The use of the existing theoretical apparatus for assessing the international reality resembles a funny anachronism, no matter which of the theories we turn to. The reason is that they are also the product, first and foremost, of a specific and geographically localised historical experience, and only secondly of attempts to subordinate social activity to some ideal schemes based on our ideas about universal morality. Powers representing such a variety of political civilizations have now entered a world arena that one cannot rely on, including a systematic understanding of the nature of relations between them. All existing theories were created in a very simple world, where it was always easy to understand the basis of the position of a state within the framework of social relations of its kind.
Each of the nation-specific ways of interpretation cannot claim to be more than a systematisation of worldviews inherent in an individual, rather unique, culture. It is, of course, useful to create, for example, a Russian theory of international relations amid such conditions. First, it will somewhat reduce our dependence on Western concepts, which is extremely good in itself. Second, moving along this path will allow one to understand yourself a little more. This is especially important for Russia, since awareness of self-worth for our political culture is much more important than external recognition. However, in terms of being able to understand international politics in general, we still will not get very far – we will just become the authors of another original view.

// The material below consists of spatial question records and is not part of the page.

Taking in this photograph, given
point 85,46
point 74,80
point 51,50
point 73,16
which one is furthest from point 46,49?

Finally, practically all powers whose capabilities are sufficient to pose a potential threat to life on the planet, do not now even have a relatively formed idea of their own ideal future. The Americans are trying to pretend that the return of hegemony over the world will solve their internal development problems. However, this approach causes concern in principle, since moving forward while looking behind you is liable to lead to a fall. Russia is also in search of a state where it can feel self-worth, and the conflict with the West is, in addition to eliminating military-political imbalances, the basis for a better understanding of itself, outlining the image of the future in conditions where it is no longer possible to continue life in the old way. Of all the great powers, only China confidently says that it knows what future it is aiming for. But here, too, we have reason to think that the Celestial Empire is only approaching the need to provide answers to questions about a suitable position for it in world politics and economics.
The position of Europe is dramatic. It is aware of its rapidly declining strength and is increasingly choosing the lesser of two geostrategic evils, from the point of view of the modern European elite. Such behaviour poses a challenge to diplomats, since the choice of the European elite consists of a conscious rejection of international agency of their countries. Under such conditions, not only our ability to discuss international politics seriously in an academic audience freezes, this politics is itself entering a peculiar and very static mode of operation. In fact, it only seems to us that now history is developing rapidly – in fact, it has stopped, and its millstones continue to idle, grinding tens of thousands of human lives.